----- Task data
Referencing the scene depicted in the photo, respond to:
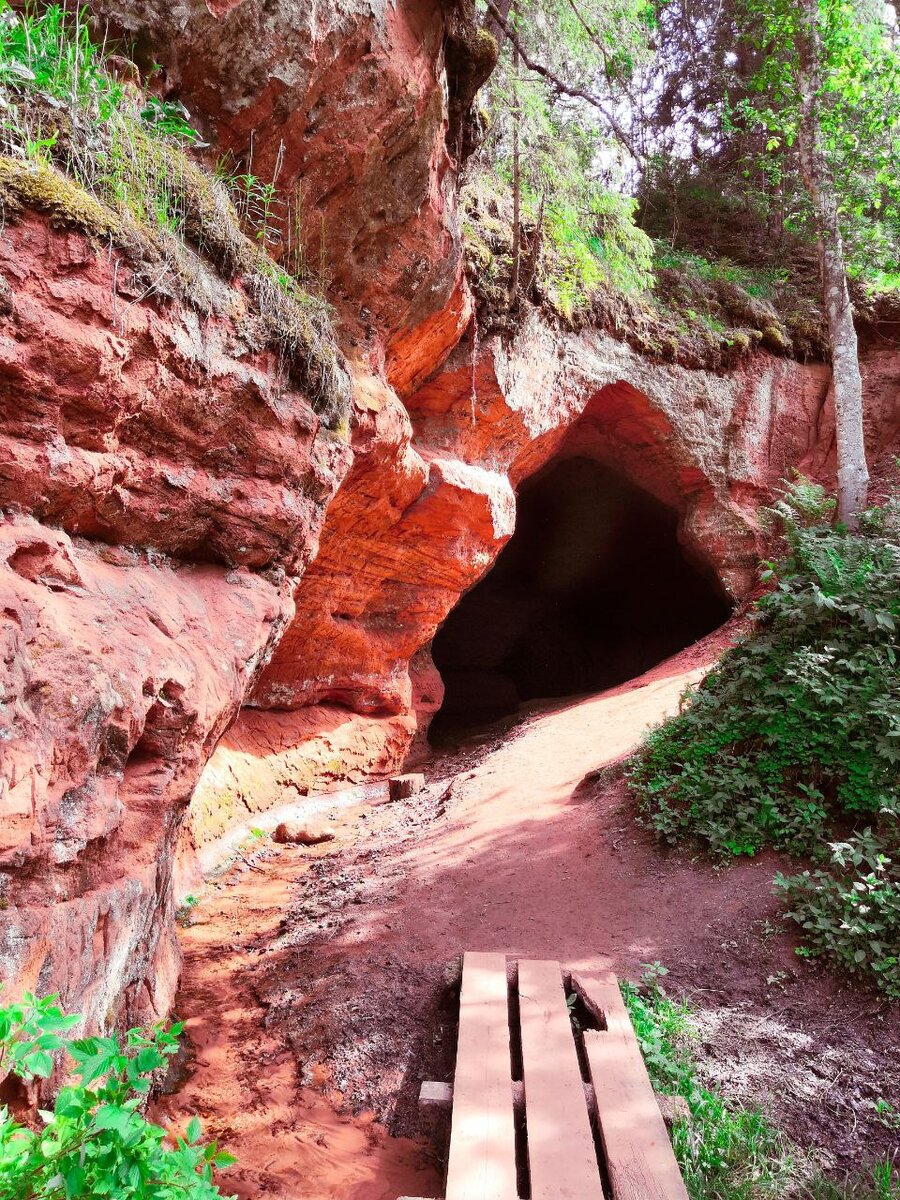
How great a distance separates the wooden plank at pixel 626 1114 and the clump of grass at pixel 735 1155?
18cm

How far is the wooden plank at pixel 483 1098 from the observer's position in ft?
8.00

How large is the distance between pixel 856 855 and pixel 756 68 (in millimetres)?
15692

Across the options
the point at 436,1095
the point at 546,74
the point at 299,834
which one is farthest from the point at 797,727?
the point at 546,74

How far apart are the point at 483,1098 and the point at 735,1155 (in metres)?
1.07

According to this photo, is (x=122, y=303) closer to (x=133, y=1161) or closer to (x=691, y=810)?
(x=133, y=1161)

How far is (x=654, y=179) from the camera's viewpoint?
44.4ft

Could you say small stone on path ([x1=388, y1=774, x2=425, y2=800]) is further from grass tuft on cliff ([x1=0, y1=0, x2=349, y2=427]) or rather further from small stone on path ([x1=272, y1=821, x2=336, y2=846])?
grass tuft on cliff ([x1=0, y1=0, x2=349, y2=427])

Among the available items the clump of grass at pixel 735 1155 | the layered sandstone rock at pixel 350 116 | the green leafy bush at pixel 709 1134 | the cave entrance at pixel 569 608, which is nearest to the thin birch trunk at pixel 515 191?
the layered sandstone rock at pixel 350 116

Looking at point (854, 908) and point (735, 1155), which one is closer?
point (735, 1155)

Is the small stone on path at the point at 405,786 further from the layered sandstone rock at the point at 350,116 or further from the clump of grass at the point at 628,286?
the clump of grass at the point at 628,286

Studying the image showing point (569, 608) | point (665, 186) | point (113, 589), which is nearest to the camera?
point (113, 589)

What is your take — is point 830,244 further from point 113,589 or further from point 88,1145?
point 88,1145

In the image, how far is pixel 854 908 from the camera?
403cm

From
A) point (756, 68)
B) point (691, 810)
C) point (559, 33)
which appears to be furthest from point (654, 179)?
----------
## Exercise brief
Copy all of the lines above word for word, leaving out the pictures.

## In response
Referencing the scene depicted in the photo, respond to:
How great a distance separates the wooden plank at pixel 626 1114 and the clump of grass at pixel 735 1155?
18cm

How far is the wooden plank at pixel 483 1098 from the observer's position in ft?
8.00

How large is the distance between pixel 856 855 and pixel 756 68 (in millimetres)?
15692

Across the options
the point at 436,1095
the point at 546,74
the point at 299,834
which one is farthest from the point at 797,727?
the point at 546,74

How far apart are the point at 483,1098 and the point at 735,1155 (in metres)?
1.07

According to this photo, is (x=122, y=303) closer to (x=133, y=1161) or closer to (x=691, y=810)?
(x=133, y=1161)

How far is (x=654, y=179) from the camera's viewpoint?
44.4ft

Could you say small stone on path ([x1=388, y1=774, x2=425, y2=800]) is further from grass tuft on cliff ([x1=0, y1=0, x2=349, y2=427]) or rather further from small stone on path ([x1=272, y1=821, x2=336, y2=846])?
grass tuft on cliff ([x1=0, y1=0, x2=349, y2=427])

Among the available items the clump of grass at pixel 735 1155 | the layered sandstone rock at pixel 350 116 | the green leafy bush at pixel 709 1134 | the cave entrance at pixel 569 608, which is nearest to the thin birch trunk at pixel 515 191?
the layered sandstone rock at pixel 350 116

Looking at point (854, 908) and point (735, 1155), which one is closer?
point (735, 1155)

Is the small stone on path at the point at 405,786 further from the layered sandstone rock at the point at 350,116 or further from the clump of grass at the point at 628,286?
the clump of grass at the point at 628,286

Studying the image showing point (569, 608) | point (665, 186) | point (113, 589), which is nearest to the camera?
point (113, 589)

What is your take — is point 830,244 further from point 113,589 or further from point 88,1145?
point 88,1145

In the image, how far is pixel 854 908 from the camera?
403cm

From
A) point (756, 68)
B) point (691, 810)
C) point (559, 33)
which appears to be furthest from point (654, 179)?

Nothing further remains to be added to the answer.